Menurut dia, langkah tersebut merupakan bentuk kehadiran negara dalam melindungi kelompok rentan, sekaligus mendorong penggunaan teknologi yang lebih bertanggung jawab. Dalam perspektif pendidikan kewarganegaraan, kebijakan ini mencerminkan peran negara dalam menjamin hak-hak warga, terutama anak-anak, agar tetap aman di tengah derasnya arus digital.
Nilai perlindungan ini juga dinilai sejalan dengan prinsip Pancasila, khususnya sila kedua tentang “Kemanusiaan yang adil dan beradab”. Pemerintah berupaya memastikan anak-anak terlindungi dari dampak negatif dunia maya agar dapat tumbuh secara sehat, baik secara mental maupun sosial.
Meutya menilai anak-anak saat ini menghadapi berbagai ancaman serius di ruang digital, mulai dari kecanduan gawai, paparan konten negatif, perundungan siber, hingga penipuan daring yang kerap menyasar pengguna usia muda. Ia menegaskan bahwa peran pemerintah diperlukan untuk memperkuat posisi orang tua dalam mengawasi aktivitas digital anak.

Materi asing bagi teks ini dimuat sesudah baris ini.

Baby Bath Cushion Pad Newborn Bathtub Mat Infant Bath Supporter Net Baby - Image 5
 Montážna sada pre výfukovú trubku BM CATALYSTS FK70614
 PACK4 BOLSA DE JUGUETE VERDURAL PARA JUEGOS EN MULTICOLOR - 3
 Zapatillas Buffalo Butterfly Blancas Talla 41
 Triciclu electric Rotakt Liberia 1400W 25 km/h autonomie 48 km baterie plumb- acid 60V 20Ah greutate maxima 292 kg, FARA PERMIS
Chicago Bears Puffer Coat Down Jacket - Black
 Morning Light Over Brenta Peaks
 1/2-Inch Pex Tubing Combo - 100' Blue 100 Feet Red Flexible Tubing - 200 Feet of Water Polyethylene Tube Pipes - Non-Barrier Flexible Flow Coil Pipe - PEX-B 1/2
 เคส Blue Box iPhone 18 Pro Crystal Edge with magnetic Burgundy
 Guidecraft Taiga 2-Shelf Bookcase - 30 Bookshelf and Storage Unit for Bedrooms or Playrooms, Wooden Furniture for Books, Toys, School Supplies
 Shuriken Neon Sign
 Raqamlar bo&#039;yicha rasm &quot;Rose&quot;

“Pemerintah hadir agar orang tua tidak lagi bertarung sendirian menghadapi kekuatan algoritma,” katanya.
Pernyataan ini menggarisbawahi bahwa pengawasan keluarga semata dinilai tidak lagi cukup di tengah pesatnya perkembangan teknologi dan derasnya distribusi informasi digital.
Meski demikian, kebijakan pembatasan usia ini memunculkan perdebatan di ruang publik. Sejumlah pihak mempertanyakan efektivitasnya—apakah penundaan akses benar-benar mampu menghilangkan risiko, atau hanya menunda paparan tanpa membekali anak dengan kemampuan menghadapi tantangan digital di masa depan.

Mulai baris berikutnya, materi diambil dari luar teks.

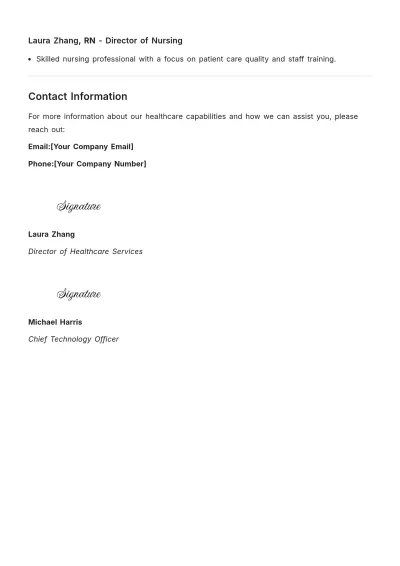 Free Capability Statement for Healthcare Template to Edit Online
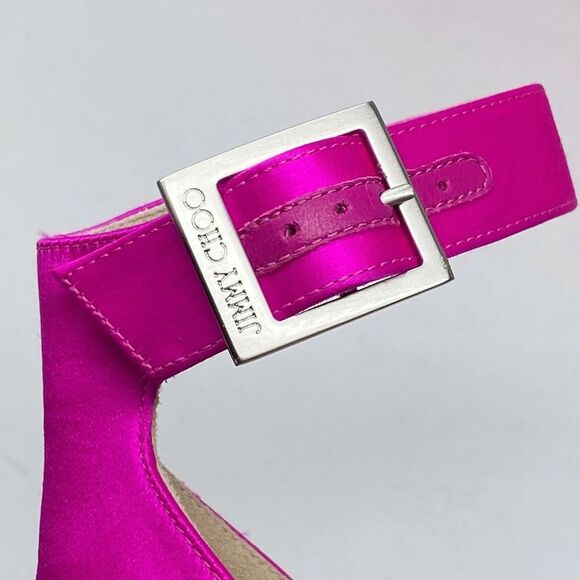 Jimmy Choo Socorie 120 Satin Platform Sandals size 37.5 - Picture 9 of 15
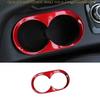 For Mazda 3 Axela 2014-2016 Bright Red Center Console Water Cup Holder Panel 1PC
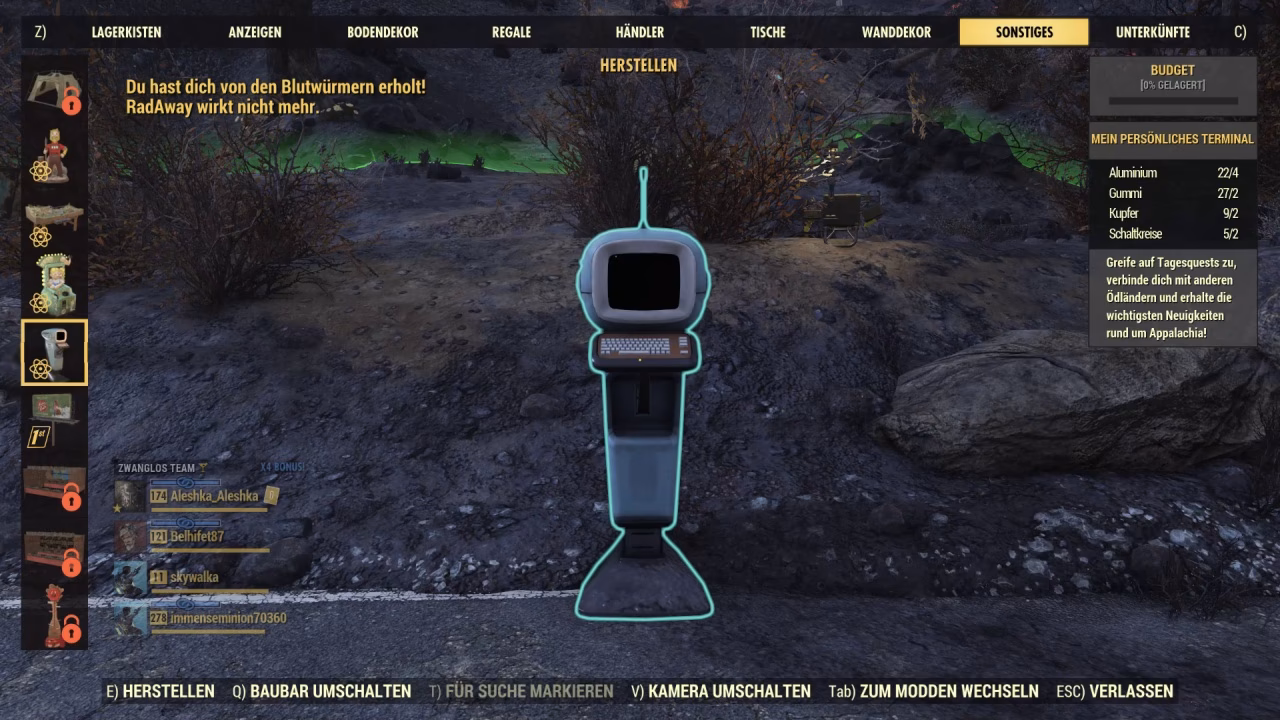 Wo finde ich eine Kamera in Fallout?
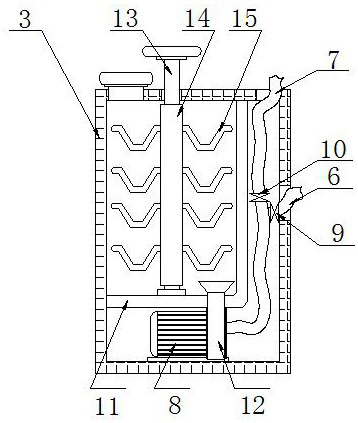 Tree trunk smearing device for park maintenance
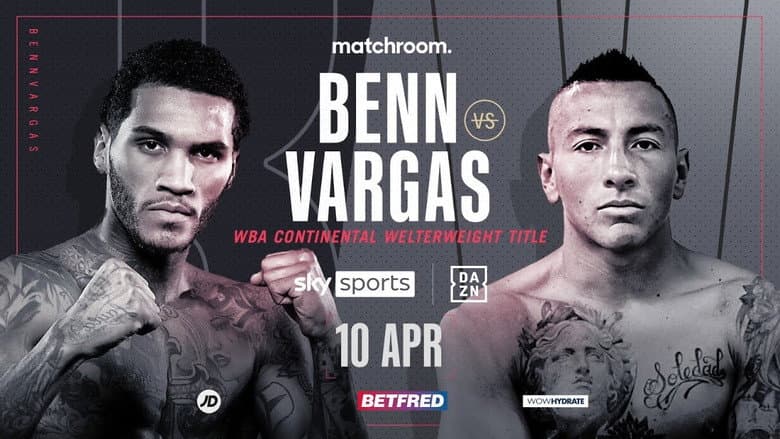 Conor Benn vs. Samuel Vargas still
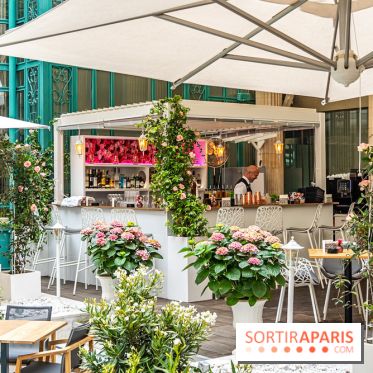La Terrasse des Roses au Westin Paris Vendome, le patio floral confidentiel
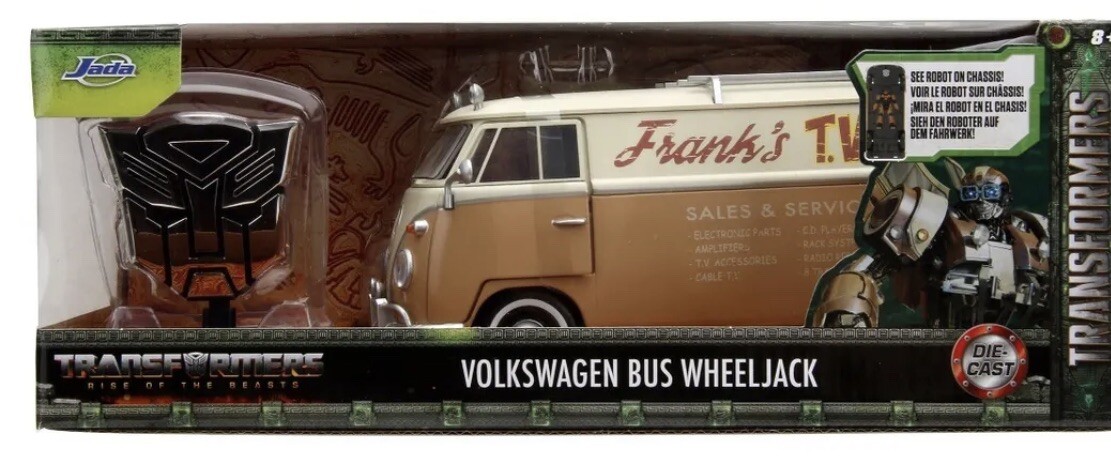 Jada Transformers Volkswagen Bus Wheeljack 34264 Diecast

Di sisi lain, media sosial kini telah menjadi bagian tak terpisahkan dari kehidupan sosial, termasuk bagi anak-anak. Platform digital tidak hanya dimanfaatkan sebagai sarana hiburan, tetapi juga sebagai medium belajar dan pengembangan kreativitas. Kekhawatiran pun muncul bahwa pembatasan yang terlalu ketat berpotensi menghambat proses adaptasi generasi muda terhadap realitas digital yang terus berkembang.

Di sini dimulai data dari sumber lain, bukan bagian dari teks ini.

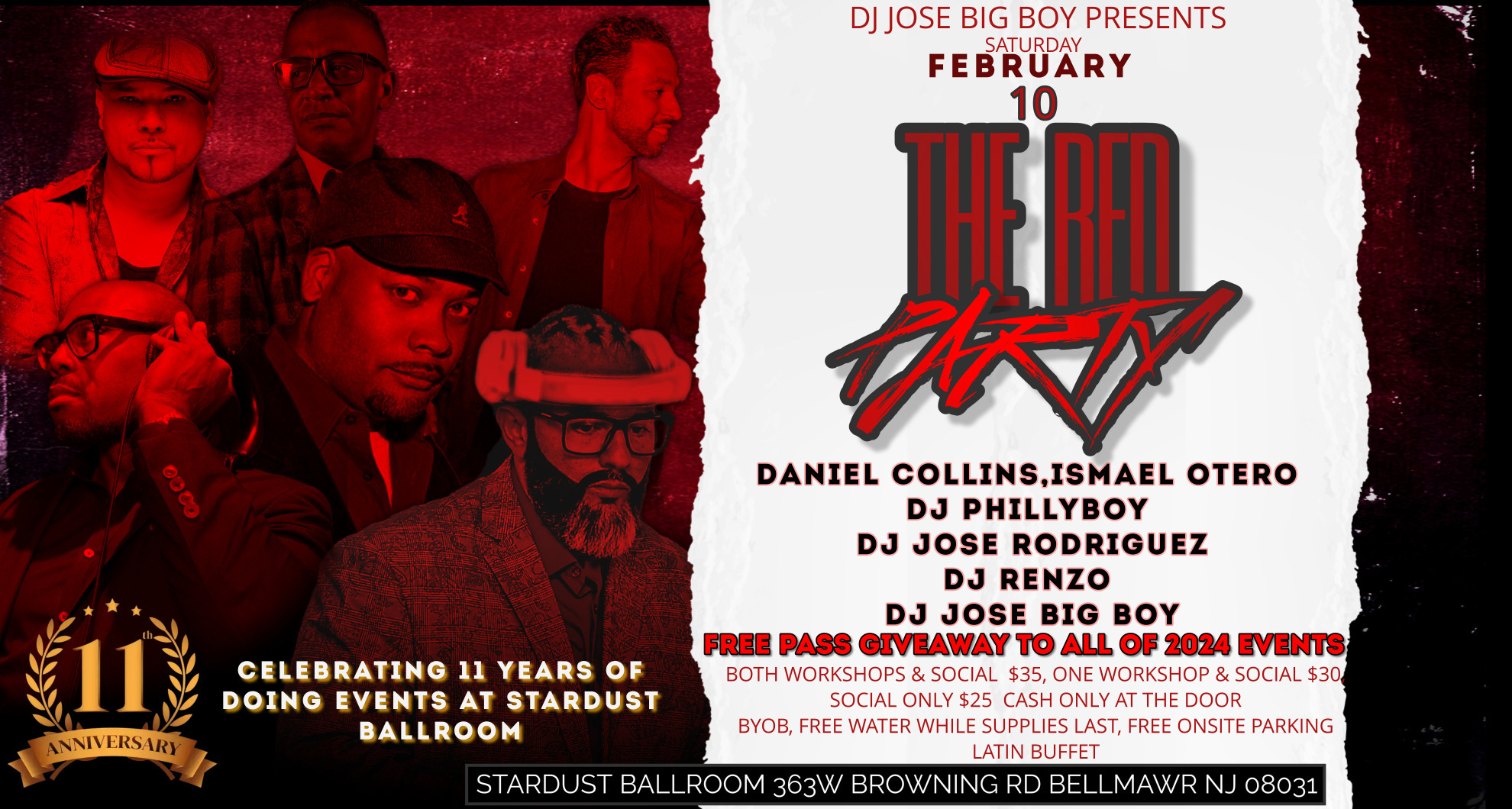 11 Year Anniversary Celebration With DJ Jose Big Boy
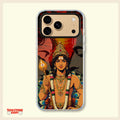 Lord Murugan Divine Warrior Clear Phone Case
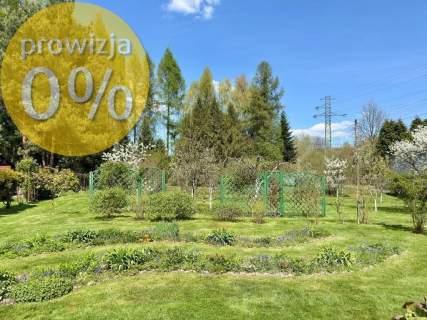 Działka budowlana z ogrodem 800 m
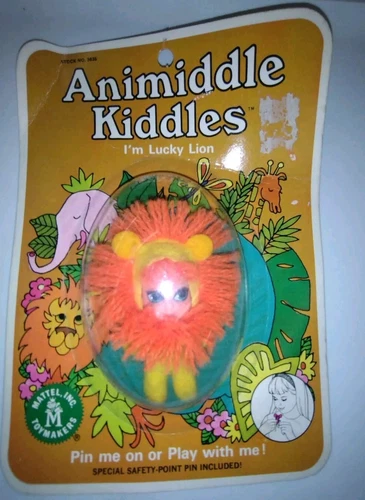 Vintage Liddle Kiddles LUCKY LION Animiddle Miniature Doll Mattel 1968 *ON CARD*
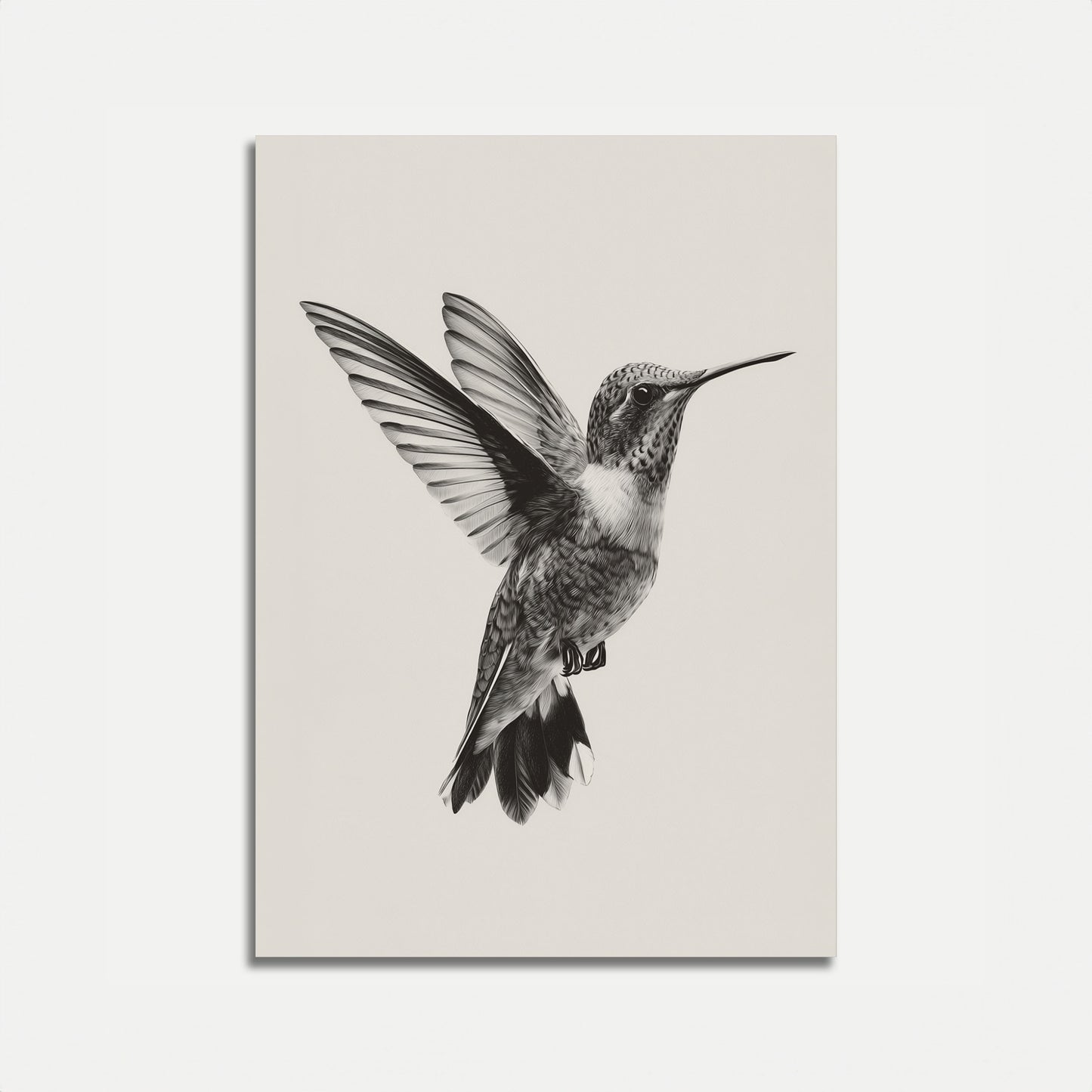 Poster di Volo di Colibrì Elegante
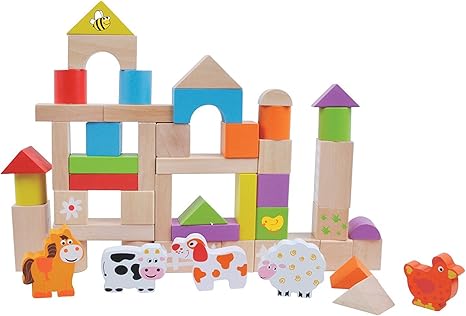 wooden farm set for 1 year old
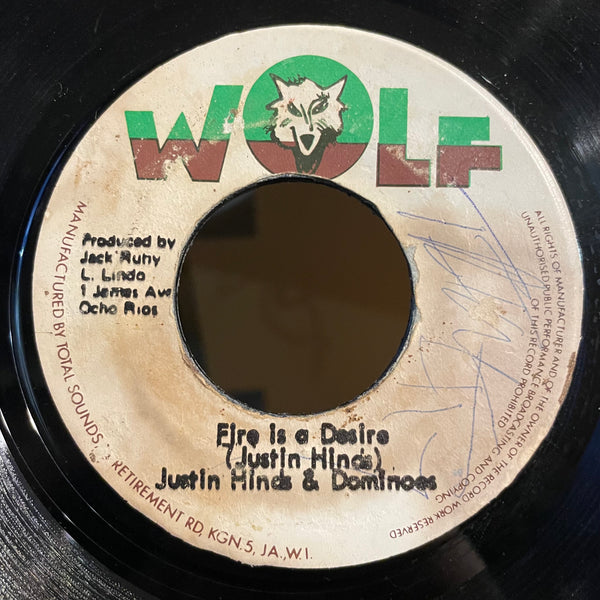 JUSTIN HINDS & DOMINOS [Fire Is A Desire]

Namun, pemerintah tetap menilai urgensi kebijakan ini tidak dapat diabaikan. Ancaman nyata seperti konten ilegal, penyalahgunaan teknologi kecerdasan buatan (AI), serta praktik perundungan siber menjadi risiko besar bagi anak-anak yang belum memiliki literasi digital memadai.
Kebijakan ini pada akhirnya memperlihatkan dilema klasik antara perlindungan dan pengembangan. Di satu sisi, negara berkewajiban melindungi generasi muda dari bahaya digital. Di sisi lain, pembatasan berlebihan berpotensi menghambat kesiapan mereka menghadapi dunia yang kian terdigitalisasi.
Karena itu, sejumlah kalangan menilai solusi tidak cukup berhenti pada pembatasan akses. Penguatan pendidikan literasi digital secara berkelanjutan dinilai menjadi kunci utama. Tujuannya bukan hanya menjaga anak dari risiko dunia maya, tetapi juga membekali mereka dengan kemampuan untuk hidup, beradaptasi, dan berkembang secara aman di dalamnya.